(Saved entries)
________________
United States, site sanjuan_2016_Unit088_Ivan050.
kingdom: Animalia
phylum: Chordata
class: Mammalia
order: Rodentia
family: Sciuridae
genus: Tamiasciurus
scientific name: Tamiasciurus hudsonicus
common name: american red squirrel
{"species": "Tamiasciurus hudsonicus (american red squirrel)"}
________________
▶ **WORK TASK**: So that nothing is lost, please reproduce each entry exactly as written.

▶ **SOLUTION TO THIS PROBLEM**:
United States, site sanjuan_2016_Unit088_Ivan050.
kingdom: Animalia
phylum: Chordata
class: Mammalia
order: Rodentia
family: Sciuridae
genus: Tamiasciurus
scientific name: Tamiasciurus hudsonicus
common name: american red squirrel
{"species": "Tamiasciurus hudsonicus (american red squirrel)"}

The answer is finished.